SEANA SMITH: Well, Layton, let's talk about some of those reopening names because I think we've talked to a number of our guests over the last several weeks, last couple of months, and they've been cautioning that it's actually a little bit too early to start jumping into some of those names. So when you're identifying attractive opportunities, what are you looking for?

LAYTON SPAHR: Yeah, so we like the global travel theme. So that's fairly obvious things like airlines, cruise lines, booking agencies. We also like the supply chain. When you look at inventory to sales ratios, they're as low as they've ever been. So that need to fill in the infrastructure that supports omnichannel retail and the demand that's coming from higher savings because of all the stimulus that's been put in the economy, that savings is going to be spent at some point.

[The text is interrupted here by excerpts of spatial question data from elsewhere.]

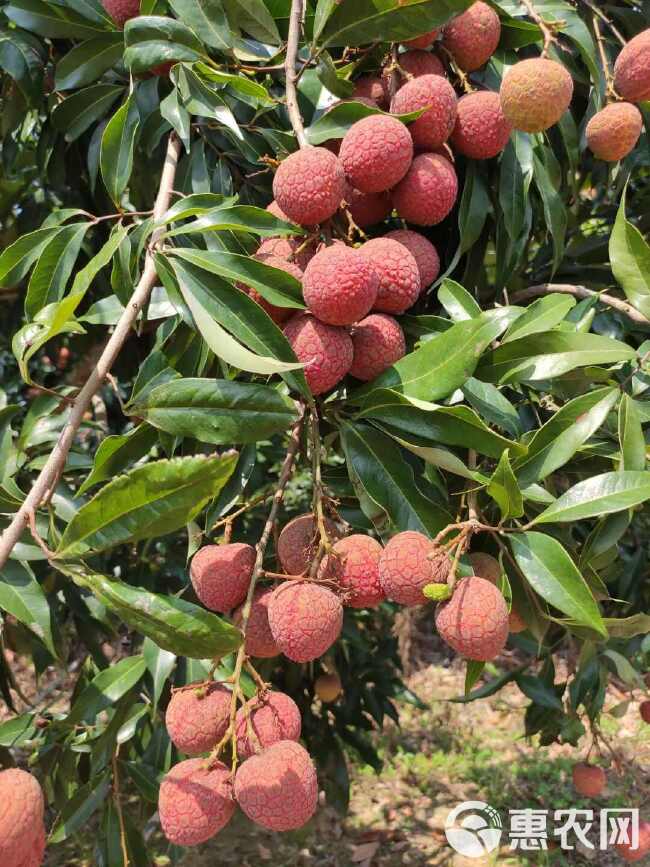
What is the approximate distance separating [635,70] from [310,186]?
1.75 ft

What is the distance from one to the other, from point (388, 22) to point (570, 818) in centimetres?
258

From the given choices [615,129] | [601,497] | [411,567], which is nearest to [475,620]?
[411,567]

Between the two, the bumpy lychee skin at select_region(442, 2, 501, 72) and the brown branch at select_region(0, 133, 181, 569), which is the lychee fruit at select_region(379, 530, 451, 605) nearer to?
the brown branch at select_region(0, 133, 181, 569)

And among higher end consumers, the first place they want to go is leisure activities and travel. For the middle market is more retail. It's Target, Walmart, places like that, where they want to upgrade their media center. They want to update their wardrobe. We haven't updated wardrobes as a society. I mean, we're wearing the same stuff on Zoom that we were wearing a year ago. That, retail sales, the supply chain, the omnichannel theme, those are the areas that we think really benefit as we reopen and renormalize the behaviors we have.

SEANA SMITH: I certainly am guilty of that. I feel like I'm wearing the same thing day in and day out. All right, let's get to Jared Blikre for our final thought here as we wrap up today's trading action. And Jared, it was really all about the bond markets in reaction to what we heard from Powell.

JARED BLIKRE: Yes, it was, and it's worth reiterating the virtuous cycle, or non-virtuous cycle, as it may be, that's playing out in the markets right now. And it's a big feedback loop. So let's go to the charts. We've got the 10-year T-note yield spiking eight basis points higher. A lot has been made about this, but we have a number of events. And the big picture problem is there's simply too much cash in the world and cash set to come out of the Treasury and various other places to find a home in Treasury securities in the short term. And that's driving rates, short-term rates, lower, even negative in some places.

And this is causing the US dollar to rise. That causes additional consternation for risk markets. We can see here it's at a multi-month high right now. And also taking a look at some of the other markets, WTI crude futures. Look at that. That is a one-year high as well, up to almost $65 a barrel. So the inflation narrative, what's happening with the bond market, everything playing out, I think is going to force the Fed's hand to act. Now they have on March 17th there the FOMC decision. And Presser and meeting could possibly wait until then. But it looks like if these funding pressures continue, they may have to act earlier.

SEANA SMITH: All right, our thanks to Jared Blikre, and of course, our thanks to Matt Orton of Carillon Tower Advisors and Layton Spahr, president of SS&C ALPS Advisors.